Dallmeijer et al. (2005) tracked 132 participants across eight SCI rehabilitation centres to describe the changes that occurred in relation to wheelchair propulsion capacity (WPC) from the start of rehabilitation, three months post and at discharge. An overall improvement of 45% in WPC, as measured by Maximum Power Output (POmax) was found over the full course of rehabilitation, with significantly higher POmax being noted for participants with incomplete lesions, participants who were younger, and participants who were male. The authors suggest that these findings can help guide clinical intervention related to WPC, individualizing intervention based on these characteristics. However, the course of intervention related to WPC during rehabilitation was not described; it is unclear if there was a standard approach to intervention.

deGroot et al. (2007) examined mechanical efficiency (ME) of wheelchair propulsion, of people with SCI at the start of their rehabilitation, three months post, at discharge and one year post discharge. They are hypothesizing that higher mechanical efficiency, which they attributed to an improved propulsion technique, would show higher peak power outputs (POpeak), better performance times and lower percentage heart rate reserve (%HHR). They found that ME was significantly related to wheelchair propulsion capacity as measured by POpeak, and to the performance time of two wheelchair performance tasks, during rehabilitation and one year post discharge. The authors attributed the higher ME indirectly to propulsion technique, but no data was presented related to participants’ propulsion technique.

Rodgers et al. (2001) hypothesized that a program which combines stretching and strengthening of the muscles critical to propulsion as well as aerobic training would result in more efficient wheelchair propulsion. The supervised training program was completed three times per week for six weeks. Pre and post testing found the only significant wheelchair kinetic change was the propulsive moment, which represented a 14% improvement. The authors suggest that this finding in conjunction with the lack of change noted in the hand rim peak forces and a significant decrease in stroke frequency indicate biomechanical efficiency was improved without increasing stresses on the upper extremity joints. The authors suggest that the findings of significant increases in three kinematic measures (shoulder flexion/extension, maximum elbow extension and trunk flexion) can augment propulsion, especially at times of fatigue.

Qi et al. (2015) explored the relationship between perceived rate of exertion and physical capacity during typical mobility activities. Eleven people with a spinal cord injury level lower than T6 completed propulsion testing on a treadmill in their own wheelchairs, at three specified rates of speed which the authors equated to three different mobility activities; a self-selected comfortable speed at 1ms equated to the minimal safe speed to cross a street with traffic lights, 1.3 ms equated to typical able bodied walking speed, and 1.6ms equated to the upper limit of a self-selected speed. A final test of propulsion was completed using the first test speed with increasing resistance until exhaustion. The authors found that most participants chose a propulsion speed of 1.1 ms as a comfortable speed, which corresponded to approximately 53% VO2peak and an average heart rate of 104 beats per minute (0.69% HRmax). They also found that there were no significant differences between the rate of perceived exertion for respiration and arm. The authors indicate these findings suggest that self-selected propulsion speeds of low and moderate rates, which correspond to typical daily life mobility activities, can provide cardiovascular conditioning.


There is level 2 evidence (from one cohort study; Kilkens et al. 2005; from two pre-post study; deGroot et al. 2007; Rodgers et al. 2001) that exercise training (at physical capacity) and upper extremity strengthening influence wheelchair propulsion performance during and beyond inpatient rehabilitation.
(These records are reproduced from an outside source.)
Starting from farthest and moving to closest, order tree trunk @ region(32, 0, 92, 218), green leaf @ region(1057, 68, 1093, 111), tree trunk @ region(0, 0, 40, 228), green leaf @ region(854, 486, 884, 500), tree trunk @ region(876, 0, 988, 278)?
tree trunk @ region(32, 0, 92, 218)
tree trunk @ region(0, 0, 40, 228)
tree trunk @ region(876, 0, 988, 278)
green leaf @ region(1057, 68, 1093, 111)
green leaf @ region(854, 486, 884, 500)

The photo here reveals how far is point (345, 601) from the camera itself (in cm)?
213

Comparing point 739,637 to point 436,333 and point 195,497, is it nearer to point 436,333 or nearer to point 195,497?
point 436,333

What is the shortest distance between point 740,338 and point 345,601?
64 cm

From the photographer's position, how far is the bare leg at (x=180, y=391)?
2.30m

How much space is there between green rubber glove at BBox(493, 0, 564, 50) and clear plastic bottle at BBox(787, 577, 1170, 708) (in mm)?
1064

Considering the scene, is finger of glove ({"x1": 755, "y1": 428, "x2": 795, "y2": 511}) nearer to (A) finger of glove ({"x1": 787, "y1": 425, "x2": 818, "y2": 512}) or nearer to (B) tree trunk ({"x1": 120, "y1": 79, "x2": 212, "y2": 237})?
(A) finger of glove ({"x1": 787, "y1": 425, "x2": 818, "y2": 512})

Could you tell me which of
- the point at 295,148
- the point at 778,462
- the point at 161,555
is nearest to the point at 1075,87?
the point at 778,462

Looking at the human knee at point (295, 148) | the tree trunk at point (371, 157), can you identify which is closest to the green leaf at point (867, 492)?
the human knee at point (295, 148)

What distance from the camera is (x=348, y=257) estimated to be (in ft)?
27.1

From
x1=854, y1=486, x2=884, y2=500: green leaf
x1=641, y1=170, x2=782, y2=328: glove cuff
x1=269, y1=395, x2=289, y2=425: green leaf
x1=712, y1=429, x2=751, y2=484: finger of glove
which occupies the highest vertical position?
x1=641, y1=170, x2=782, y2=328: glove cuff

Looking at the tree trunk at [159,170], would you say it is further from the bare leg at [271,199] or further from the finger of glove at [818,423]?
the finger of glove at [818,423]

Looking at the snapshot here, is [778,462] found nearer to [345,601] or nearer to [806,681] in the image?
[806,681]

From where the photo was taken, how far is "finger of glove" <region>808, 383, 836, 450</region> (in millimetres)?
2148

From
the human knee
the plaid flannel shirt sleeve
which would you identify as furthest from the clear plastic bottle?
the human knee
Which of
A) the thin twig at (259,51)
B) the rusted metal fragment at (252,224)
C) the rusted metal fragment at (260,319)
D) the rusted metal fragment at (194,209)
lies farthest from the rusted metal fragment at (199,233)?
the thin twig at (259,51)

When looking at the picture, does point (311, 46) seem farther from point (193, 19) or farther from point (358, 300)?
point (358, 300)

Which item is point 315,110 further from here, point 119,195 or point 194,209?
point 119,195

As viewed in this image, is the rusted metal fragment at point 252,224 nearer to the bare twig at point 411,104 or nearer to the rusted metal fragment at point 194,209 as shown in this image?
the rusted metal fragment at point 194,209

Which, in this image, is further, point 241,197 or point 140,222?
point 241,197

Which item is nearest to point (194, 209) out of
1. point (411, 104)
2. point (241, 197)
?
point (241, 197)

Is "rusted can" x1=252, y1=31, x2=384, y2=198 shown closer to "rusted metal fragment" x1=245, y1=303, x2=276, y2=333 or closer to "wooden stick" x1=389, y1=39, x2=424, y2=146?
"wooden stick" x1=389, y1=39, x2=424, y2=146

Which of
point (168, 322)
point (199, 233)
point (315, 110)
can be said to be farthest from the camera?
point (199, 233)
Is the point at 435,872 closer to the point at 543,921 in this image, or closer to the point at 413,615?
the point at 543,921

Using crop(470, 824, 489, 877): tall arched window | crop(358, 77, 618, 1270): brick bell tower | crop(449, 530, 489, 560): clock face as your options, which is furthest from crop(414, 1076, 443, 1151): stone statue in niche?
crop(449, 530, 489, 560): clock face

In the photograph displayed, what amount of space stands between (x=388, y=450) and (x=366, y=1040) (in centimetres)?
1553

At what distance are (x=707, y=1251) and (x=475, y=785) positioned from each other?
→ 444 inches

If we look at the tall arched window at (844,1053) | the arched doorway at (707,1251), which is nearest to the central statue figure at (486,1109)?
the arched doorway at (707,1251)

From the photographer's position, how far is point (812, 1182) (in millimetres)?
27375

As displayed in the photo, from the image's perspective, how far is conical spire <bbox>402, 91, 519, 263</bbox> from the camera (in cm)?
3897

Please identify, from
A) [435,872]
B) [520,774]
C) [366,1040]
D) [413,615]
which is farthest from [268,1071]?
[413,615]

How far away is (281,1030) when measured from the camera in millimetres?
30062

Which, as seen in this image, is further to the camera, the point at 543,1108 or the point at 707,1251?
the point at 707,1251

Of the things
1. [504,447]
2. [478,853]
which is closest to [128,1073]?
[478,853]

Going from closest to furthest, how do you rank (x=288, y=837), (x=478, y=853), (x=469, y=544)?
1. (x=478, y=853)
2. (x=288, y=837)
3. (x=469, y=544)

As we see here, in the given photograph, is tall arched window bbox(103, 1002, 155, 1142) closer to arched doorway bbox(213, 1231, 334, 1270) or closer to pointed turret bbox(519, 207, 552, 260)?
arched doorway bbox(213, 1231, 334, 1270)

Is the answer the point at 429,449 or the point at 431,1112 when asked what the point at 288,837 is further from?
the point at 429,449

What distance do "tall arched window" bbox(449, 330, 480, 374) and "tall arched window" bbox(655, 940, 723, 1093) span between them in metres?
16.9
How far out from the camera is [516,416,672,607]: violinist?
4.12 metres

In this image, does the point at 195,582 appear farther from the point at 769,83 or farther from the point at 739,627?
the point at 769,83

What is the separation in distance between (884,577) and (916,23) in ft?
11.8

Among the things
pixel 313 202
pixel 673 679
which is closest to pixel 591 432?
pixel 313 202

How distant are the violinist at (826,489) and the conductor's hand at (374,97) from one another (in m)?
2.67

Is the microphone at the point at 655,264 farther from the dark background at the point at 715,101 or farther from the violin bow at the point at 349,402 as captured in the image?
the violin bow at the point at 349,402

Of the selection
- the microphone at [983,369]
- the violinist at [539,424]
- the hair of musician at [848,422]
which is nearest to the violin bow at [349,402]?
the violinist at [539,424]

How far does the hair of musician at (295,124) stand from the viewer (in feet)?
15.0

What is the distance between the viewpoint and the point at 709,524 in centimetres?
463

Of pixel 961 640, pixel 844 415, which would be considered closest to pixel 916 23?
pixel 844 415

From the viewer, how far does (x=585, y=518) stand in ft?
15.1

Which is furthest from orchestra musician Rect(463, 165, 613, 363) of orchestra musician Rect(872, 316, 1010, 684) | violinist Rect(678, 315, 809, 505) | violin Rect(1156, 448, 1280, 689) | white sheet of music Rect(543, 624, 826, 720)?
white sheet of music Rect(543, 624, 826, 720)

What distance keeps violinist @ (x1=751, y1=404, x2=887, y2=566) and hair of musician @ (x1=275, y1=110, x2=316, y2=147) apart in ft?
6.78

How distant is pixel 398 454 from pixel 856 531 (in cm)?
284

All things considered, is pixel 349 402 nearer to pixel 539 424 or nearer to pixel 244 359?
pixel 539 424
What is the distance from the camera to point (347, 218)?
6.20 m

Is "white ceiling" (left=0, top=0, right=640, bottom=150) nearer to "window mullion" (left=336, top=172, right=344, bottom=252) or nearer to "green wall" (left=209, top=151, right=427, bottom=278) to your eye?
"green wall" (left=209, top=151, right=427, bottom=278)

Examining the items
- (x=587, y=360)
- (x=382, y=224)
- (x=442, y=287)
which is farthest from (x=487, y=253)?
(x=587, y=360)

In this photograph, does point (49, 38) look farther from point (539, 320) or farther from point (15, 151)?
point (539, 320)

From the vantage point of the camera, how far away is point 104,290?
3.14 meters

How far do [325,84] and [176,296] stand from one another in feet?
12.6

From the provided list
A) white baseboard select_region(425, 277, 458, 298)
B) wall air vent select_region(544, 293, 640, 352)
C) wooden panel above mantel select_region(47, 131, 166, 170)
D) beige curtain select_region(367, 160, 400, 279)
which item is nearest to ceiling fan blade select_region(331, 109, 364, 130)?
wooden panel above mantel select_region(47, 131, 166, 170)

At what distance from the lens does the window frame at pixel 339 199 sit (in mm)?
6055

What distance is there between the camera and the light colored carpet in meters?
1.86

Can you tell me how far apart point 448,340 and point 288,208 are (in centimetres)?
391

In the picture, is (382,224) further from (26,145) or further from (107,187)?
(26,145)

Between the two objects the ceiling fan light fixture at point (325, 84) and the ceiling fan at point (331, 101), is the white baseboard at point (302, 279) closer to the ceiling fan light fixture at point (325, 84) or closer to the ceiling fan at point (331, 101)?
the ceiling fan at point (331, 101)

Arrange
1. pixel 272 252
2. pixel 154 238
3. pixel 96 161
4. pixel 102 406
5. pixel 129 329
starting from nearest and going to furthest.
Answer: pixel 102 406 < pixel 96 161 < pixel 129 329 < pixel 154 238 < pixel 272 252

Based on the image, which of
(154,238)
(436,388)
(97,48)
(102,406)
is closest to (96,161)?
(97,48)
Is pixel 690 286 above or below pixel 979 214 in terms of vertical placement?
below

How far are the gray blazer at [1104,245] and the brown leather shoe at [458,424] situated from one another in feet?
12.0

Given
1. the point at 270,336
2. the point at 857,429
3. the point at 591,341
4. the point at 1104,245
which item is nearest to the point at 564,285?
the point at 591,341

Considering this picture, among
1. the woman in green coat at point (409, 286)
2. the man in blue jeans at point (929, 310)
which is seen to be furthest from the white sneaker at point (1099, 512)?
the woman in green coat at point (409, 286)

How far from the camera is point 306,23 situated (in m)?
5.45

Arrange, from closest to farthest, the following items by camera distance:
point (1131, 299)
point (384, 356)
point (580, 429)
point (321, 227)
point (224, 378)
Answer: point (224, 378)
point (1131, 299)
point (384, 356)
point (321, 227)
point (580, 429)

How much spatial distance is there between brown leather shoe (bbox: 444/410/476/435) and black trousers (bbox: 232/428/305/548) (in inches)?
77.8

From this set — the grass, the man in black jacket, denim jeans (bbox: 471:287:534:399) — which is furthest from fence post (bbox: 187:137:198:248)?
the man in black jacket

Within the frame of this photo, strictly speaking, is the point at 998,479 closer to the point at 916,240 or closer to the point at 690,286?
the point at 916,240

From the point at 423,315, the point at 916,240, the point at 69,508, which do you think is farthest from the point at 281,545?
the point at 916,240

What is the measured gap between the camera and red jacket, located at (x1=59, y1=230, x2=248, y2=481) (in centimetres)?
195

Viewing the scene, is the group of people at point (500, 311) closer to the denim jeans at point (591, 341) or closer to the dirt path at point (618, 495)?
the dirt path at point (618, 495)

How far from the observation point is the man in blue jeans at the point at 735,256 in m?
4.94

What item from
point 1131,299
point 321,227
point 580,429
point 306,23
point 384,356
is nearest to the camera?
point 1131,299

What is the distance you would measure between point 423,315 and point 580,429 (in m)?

There is level 4 evidence (from one pre-post study; Qi et al. 2015) suggesting that manual wheelchair propulsion at low (1ms) and moderate (1.3ms) propulsion rates during typical daily life mobility activities contribute to cardiovascular conditioning.

  • Physical conditioning and strengthening of the upper extremity is important to the development of wheelchair propulsion capacity; it should begin at initial rehabilitation.